Exercise requirements:
Each line below must be transcribed with no word changed.

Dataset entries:
*****

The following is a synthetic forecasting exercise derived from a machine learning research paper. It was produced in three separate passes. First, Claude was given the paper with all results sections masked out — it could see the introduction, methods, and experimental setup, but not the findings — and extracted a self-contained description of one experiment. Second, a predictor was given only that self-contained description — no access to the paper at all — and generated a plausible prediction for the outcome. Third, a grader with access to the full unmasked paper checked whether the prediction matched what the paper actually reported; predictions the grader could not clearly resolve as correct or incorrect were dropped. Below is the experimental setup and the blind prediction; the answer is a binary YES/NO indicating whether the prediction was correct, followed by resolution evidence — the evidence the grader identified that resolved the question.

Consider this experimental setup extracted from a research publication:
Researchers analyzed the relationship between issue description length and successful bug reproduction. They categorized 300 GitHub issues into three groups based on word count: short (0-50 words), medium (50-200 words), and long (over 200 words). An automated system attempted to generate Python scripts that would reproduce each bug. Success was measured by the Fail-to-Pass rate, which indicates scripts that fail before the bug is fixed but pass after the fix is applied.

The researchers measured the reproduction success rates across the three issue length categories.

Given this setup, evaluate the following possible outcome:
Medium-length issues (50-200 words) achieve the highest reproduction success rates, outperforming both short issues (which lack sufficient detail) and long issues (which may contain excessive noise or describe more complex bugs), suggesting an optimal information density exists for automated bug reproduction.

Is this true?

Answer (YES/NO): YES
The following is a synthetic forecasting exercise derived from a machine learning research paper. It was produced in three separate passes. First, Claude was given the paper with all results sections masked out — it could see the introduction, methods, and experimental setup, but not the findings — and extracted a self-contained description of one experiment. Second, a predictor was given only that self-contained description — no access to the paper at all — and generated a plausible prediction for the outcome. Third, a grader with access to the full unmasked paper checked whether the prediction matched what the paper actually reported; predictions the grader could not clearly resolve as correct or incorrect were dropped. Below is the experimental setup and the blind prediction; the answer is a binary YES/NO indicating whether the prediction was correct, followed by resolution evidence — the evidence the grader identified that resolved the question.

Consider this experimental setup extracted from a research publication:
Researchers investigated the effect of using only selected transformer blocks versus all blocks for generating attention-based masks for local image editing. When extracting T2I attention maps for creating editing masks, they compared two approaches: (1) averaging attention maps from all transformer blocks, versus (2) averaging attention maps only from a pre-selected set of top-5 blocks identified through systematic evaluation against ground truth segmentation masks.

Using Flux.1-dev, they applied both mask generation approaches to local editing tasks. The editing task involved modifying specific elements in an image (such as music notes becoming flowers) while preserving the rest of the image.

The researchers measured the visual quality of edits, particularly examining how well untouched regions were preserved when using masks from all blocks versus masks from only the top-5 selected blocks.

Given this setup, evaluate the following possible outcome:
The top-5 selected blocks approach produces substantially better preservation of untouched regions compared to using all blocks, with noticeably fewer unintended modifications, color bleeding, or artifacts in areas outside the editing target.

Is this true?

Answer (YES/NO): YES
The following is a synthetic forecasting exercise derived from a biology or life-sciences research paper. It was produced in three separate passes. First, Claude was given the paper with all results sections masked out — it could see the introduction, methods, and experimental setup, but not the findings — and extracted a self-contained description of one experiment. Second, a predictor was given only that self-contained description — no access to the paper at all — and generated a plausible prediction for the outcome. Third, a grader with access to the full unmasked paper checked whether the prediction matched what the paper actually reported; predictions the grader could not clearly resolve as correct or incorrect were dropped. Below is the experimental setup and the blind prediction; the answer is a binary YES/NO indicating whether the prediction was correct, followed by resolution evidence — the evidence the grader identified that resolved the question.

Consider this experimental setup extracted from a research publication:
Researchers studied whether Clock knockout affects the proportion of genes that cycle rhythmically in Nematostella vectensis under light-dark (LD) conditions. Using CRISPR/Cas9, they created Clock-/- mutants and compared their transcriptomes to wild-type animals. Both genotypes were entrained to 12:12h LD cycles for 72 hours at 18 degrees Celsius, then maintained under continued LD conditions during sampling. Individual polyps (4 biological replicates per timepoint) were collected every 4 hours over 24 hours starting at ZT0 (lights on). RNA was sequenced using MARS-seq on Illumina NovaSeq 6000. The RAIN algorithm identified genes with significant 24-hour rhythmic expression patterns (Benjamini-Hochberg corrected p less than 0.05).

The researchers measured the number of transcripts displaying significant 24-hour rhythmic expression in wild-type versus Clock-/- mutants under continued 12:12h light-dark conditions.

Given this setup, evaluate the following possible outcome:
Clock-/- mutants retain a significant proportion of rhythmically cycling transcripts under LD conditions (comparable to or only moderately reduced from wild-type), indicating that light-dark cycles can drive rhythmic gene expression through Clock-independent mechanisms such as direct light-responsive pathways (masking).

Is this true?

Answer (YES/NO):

*****

Result for this exercise:
The following is a synthetic forecasting exercise derived from a machine learning research paper. It was produced in three separate passes. First, Claude was given the paper with all results sections masked out — it could see the introduction, methods, and experimental setup, but not the findings — and extracted a self-contained description of one experiment. Second, a predictor was given only that self-contained description — no access to the paper at all — and generated a plausible prediction for the outcome. Third, a grader with access to the full unmasked paper checked whether the prediction matched what the paper actually reported; predictions the grader could not clearly resolve as correct or incorrect were dropped. Below is the experimental setup and the blind prediction; the answer is a binary YES/NO indicating whether the prediction was correct, followed by resolution evidence — the evidence the grader identified that resolved the question.

Consider this experimental setup extracted from a research publication:
Researchers analyzed the relationship between issue description length and successful bug reproduction. They categorized 300 GitHub issues into three groups based on word count: short (0-50 words), medium (50-200 words), and long (over 200 words). An automated system attempted to generate Python scripts that would reproduce each bug. Success was measured by the Fail-to-Pass rate, which indicates scripts that fail before the bug is fixed but pass after the fix is applied.

The researchers measured the reproduction success rates across the three issue length categories.

Given this setup, evaluate the following possible outcome:
Medium-length issues (50-200 words) achieve the highest reproduction success rates, outperforming both short issues (which lack sufficient detail) and long issues (which may contain excessive noise or describe more complex bugs), suggesting an optimal information density exists for automated bug reproduction.

Is this true?

Answer (YES/NO): YES
The following is a synthetic forecasting exercise derived from a machine learning research paper. It was produced in three separate passes. First, Claude was given the paper with all results sections masked out — it could see the introduction, methods, and experimental setup, but not the findings — and extracted a self-contained description of one experiment. Second, a predictor was given only that self-contained description — no access to the paper at all — and generated a plausible prediction for the outcome. Third, a grader with access to the full unmasked paper checked whether the prediction matched what the paper actually reported; predictions the grader could not clearly resolve as correct or incorrect were dropped. Below is the experimental setup and the blind prediction; the answer is a binary YES/NO indicating whether the prediction was correct, followed by resolution evidence — the evidence the grader identified that resolved the question.

Consider this experimental setup extracted from a research publication:
Researchers investigated the effect of using only selected transformer blocks versus all blocks for generating attention-based masks for local image editing. When extracting T2I attention maps for creating editing masks, they compared two approaches: (1) averaging attention maps from all transformer blocks, versus (2) averaging attention maps only from a pre-selected set of top-5 blocks identified through systematic evaluation against ground truth segmentation masks.

Using Flux.1-dev, they applied both mask generation approaches to local editing tasks. The editing task involved modifying specific elements in an image (such as music notes becoming flowers) while preserving the rest of the image.

The researchers measured the visual quality of edits, particularly examining how well untouched regions were preserved when using masks from all blocks versus masks from only the top-5 selected blocks.

Given this setup, evaluate the following possible outcome:
The top-5 selected blocks approach produces substantially better preservation of untouched regions compared to using all blocks, with noticeably fewer unintended modifications, color bleeding, or artifacts in areas outside the editing target.

Is this true?

Answer (YES/NO): YES
The following is a synthetic forecasting exercise derived from a biology or life-sciences research paper. It was produced in three separate passes. First, Claude was given the paper with all results sections masked out — it could see the introduction, methods, and experimental setup, but not the findings — and extracted a self-contained description of one experiment. Second, a predictor was given only that self-contained description — no access to the paper at all — and generated a plausible prediction for the outcome. Third, a grader with access to the full unmasked paper checked whether the prediction matched what the paper actually reported; predictions the grader could not clearly resolve as correct or incorrect were dropped. Below is the experimental setup and the blind prediction; the answer is a binary YES/NO indicating whether the prediction was correct, followed by resolution evidence — the evidence the grader identified that resolved the question.

Consider this experimental setup extracted from a research publication:
Researchers studied whether Clock knockout affects the proportion of genes that cycle rhythmically in Nematostella vectensis under light-dark (LD) conditions. Using CRISPR/Cas9, they created Clock-/- mutants and compared their transcriptomes to wild-type animals. Both genotypes were entrained to 12:12h LD cycles for 72 hours at 18 degrees Celsius, then maintained under continued LD conditions during sampling. Individual polyps (4 biological replicates per timepoint) were collected every 4 hours over 24 hours starting at ZT0 (lights on). RNA was sequenced using MARS-seq on Illumina NovaSeq 6000. The RAIN algorithm identified genes with significant 24-hour rhythmic expression patterns (Benjamini-Hochberg corrected p less than 0.05).

The researchers measured the number of transcripts displaying significant 24-hour rhythmic expression in wild-type versus Clock-/- mutants under continued 12:12h light-dark conditions.

Given this setup, evaluate the following possible outcome:
Clock-/- mutants retain a significant proportion of rhythmically cycling transcripts under LD conditions (comparable to or only moderately reduced from wild-type), indicating that light-dark cycles can drive rhythmic gene expression through Clock-independent mechanisms such as direct light-responsive pathways (masking).

Is this true?

Answer (YES/NO):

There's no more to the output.